| Directive |
Please repeat every one of the rows below word for word, leaving the pictures out of your answer.

**** Source data

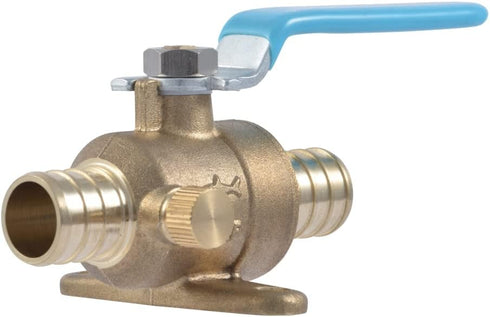 SharkBite 3/4 Inch Crimp Ball Valve, Brass Plumbing Fitting with Mounting Tabs and Drain, PEX Pipe, PE-RT, UC24616Z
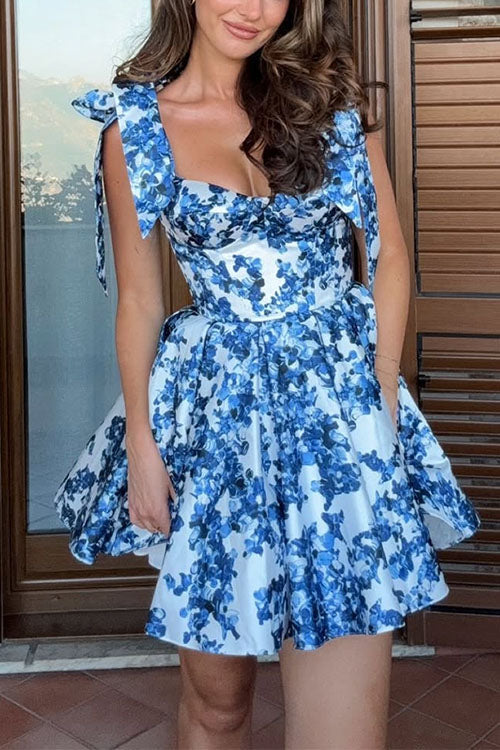 Karleedress Bow Shoulder Floral Print A-line Mini Cami Dress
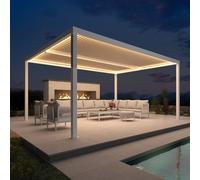 Pérgola de 4,8 x 3,68 m y toldo de jardín de Aluminio Impermeable con Techo de Lamas Ajustable y Tira de Luces LED para Exteriores, Patios y cocheras, Color Blanco.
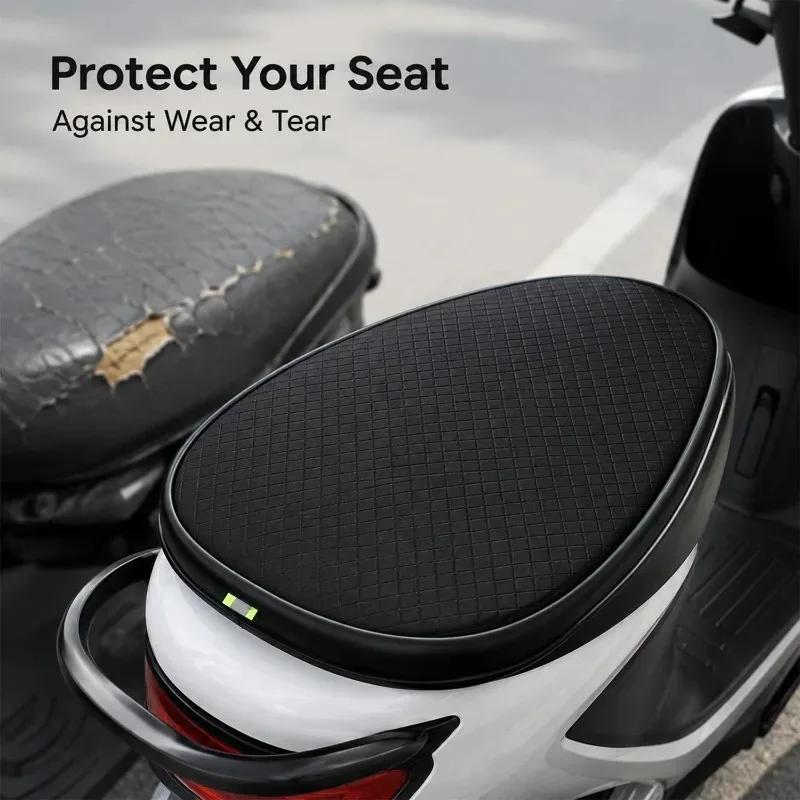 Wear‑Resistant Motorcycle E‑Bike Seat Protection Waterproof Seat Cushion Cover Sun‑Shield Front Seat Cover for Electric Scooter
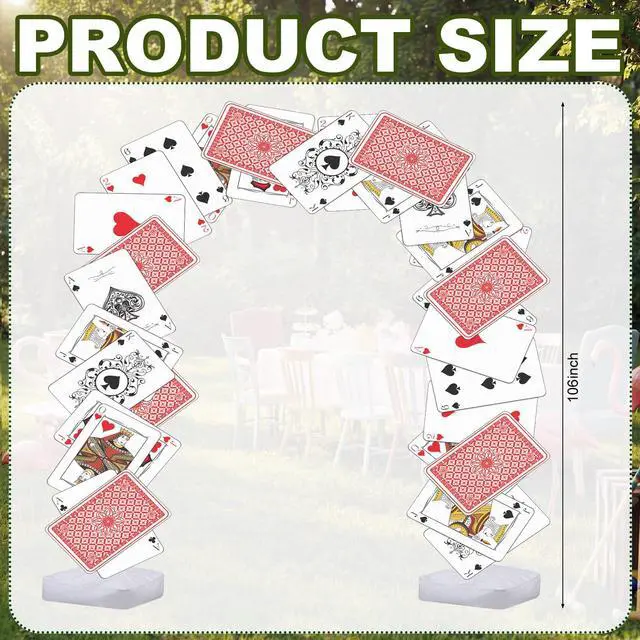 Alt view image 2 of 6 - Wonderland Tea Party Decoration 10 x 9 ft Tall Adjustable Poker Arch Stand with Water Fillable Base Wonderland Photo Props Decoration for Birthday Baby Shower Tea Party Supplies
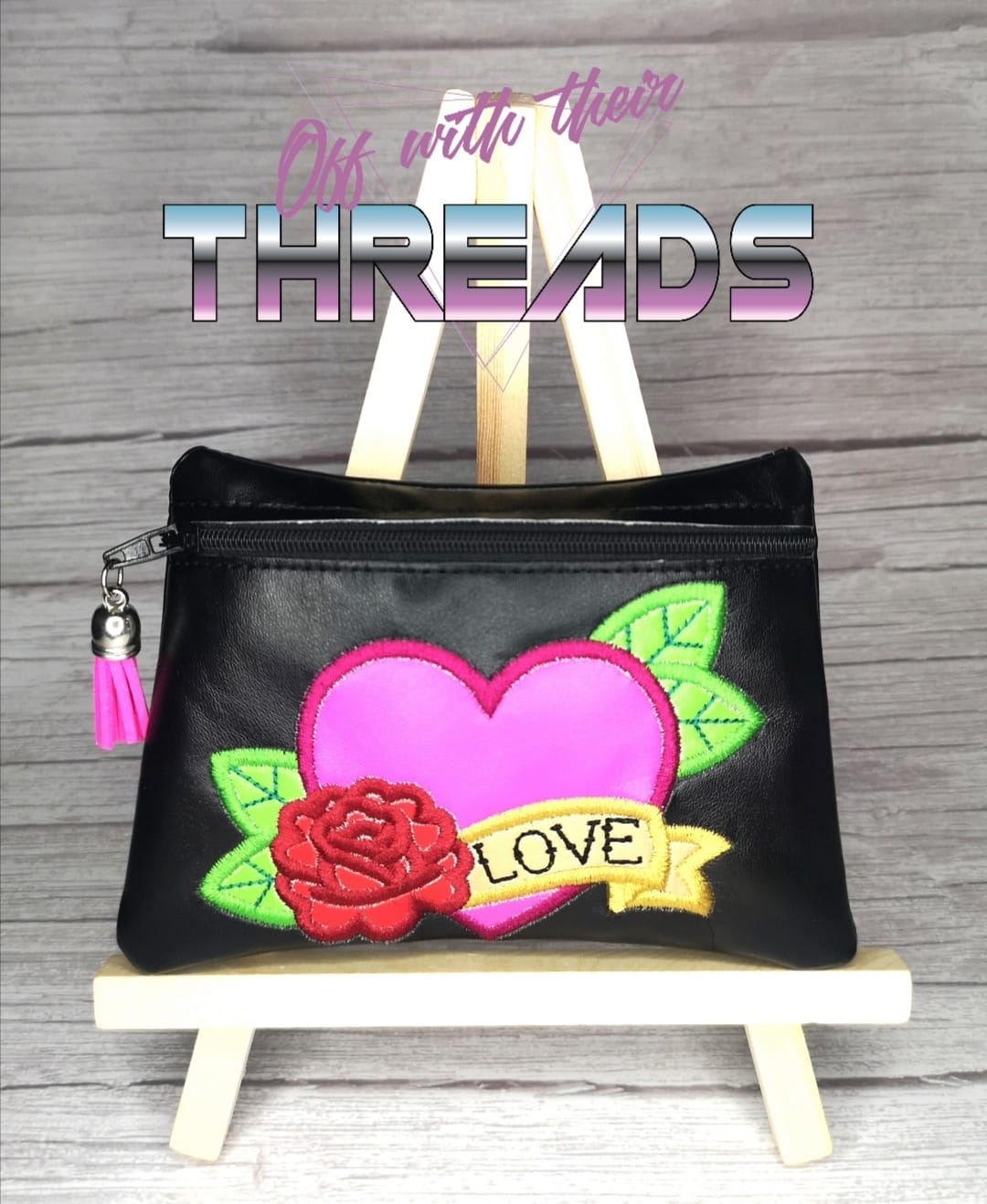 DIGITAL DOWNLOAD Tattoo Heart Clutch Applique Zipper Bag Lined and Unlined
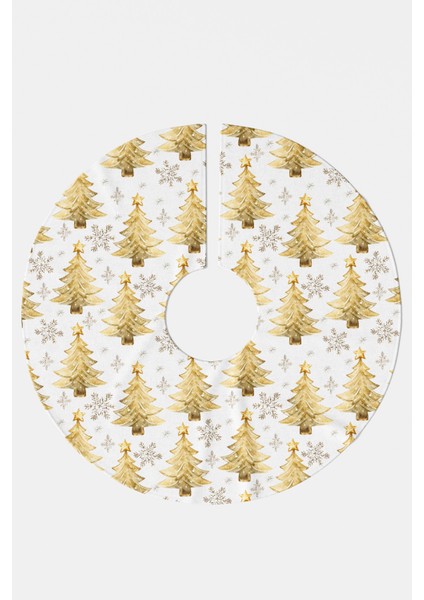 Beyaz Işıltılı Sarı Çam Ağacı ve Kar Taneleri Desenli Yılbaşı Çam Ağacı Örtüsü modelleri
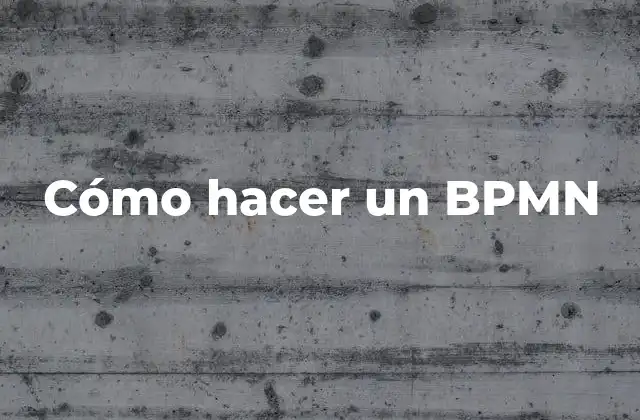 Cómo Hacer un Bpmn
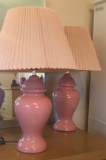 2 Pink Ginger Jar Styled Lamps with shades.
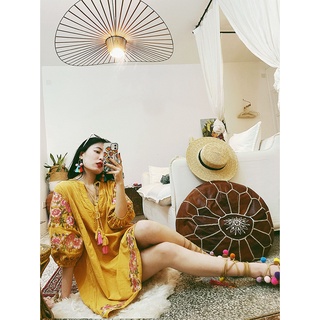 (ORDER) Váy thêu hoa vintage style cổ điển BOHO dáng ngắn mùa hè (Hàng mới )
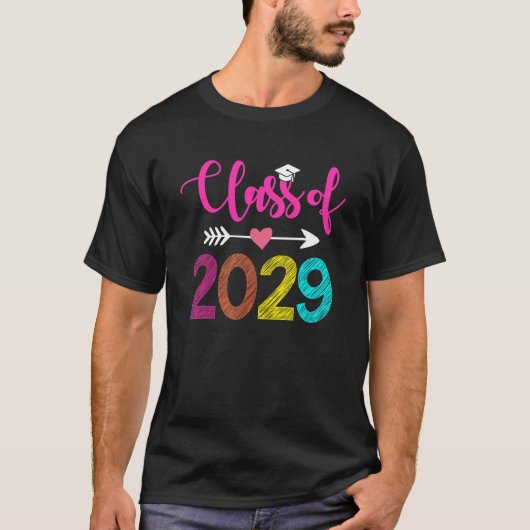 Klasse van 2029 Pre-K Afstuderen voorschoolse Afst T-shirt (Voorkant)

********

| Answer box |
 SharkBite 3/4 Inch Crimp Ball Valve, Brass Plumbing Fitting with Mounting Tabs and Drain, PEX Pipe, PE-RT, UC24616Z
 Karleedress Bow Shoulder Floral Print A-line Mini Cami Dress
 Pérgola de 4,8 x 3,68 m y toldo de jardín de Aluminio Impermeable con Techo de Lamas Ajustable y Tira de Luces LED para Exteriores, Patios y cocheras, Color Blanco.
 Wear‑Resistant Motorcycle E‑Bike Seat Protection Waterproof Seat Cushion Cover Sun‑Shield Front Seat Cover for Electric Scooter
 Alt view image 2 of 6 - Wonderland Tea Party Decoration 10 x 9 ft Tall Adjustable Poker Arch Stand with Water Fillable Base Wonderland Photo Props Decoration for Birthday Baby Shower Tea Party Supplies
 DIGITAL DOWNLOAD Tattoo Heart Clutch Applique Zipper Bag Lined and Unlined
 Beyaz Işıltılı Sarı Çam Ağacı ve Kar Taneleri Desenli Yılbaşı Çam Ağacı Örtüsü modelleri
 Cómo Hacer un Bpmn
 2 Pink Ginger Jar Styled Lamps with shades.
 (ORDER) Váy thêu hoa vintage style cổ điển BOHO dáng ngắn mùa hè (Hàng mới )
 Klasse van 2029 Pre-K Afstuderen voorschoolse Afst T-shirt (Voorkant)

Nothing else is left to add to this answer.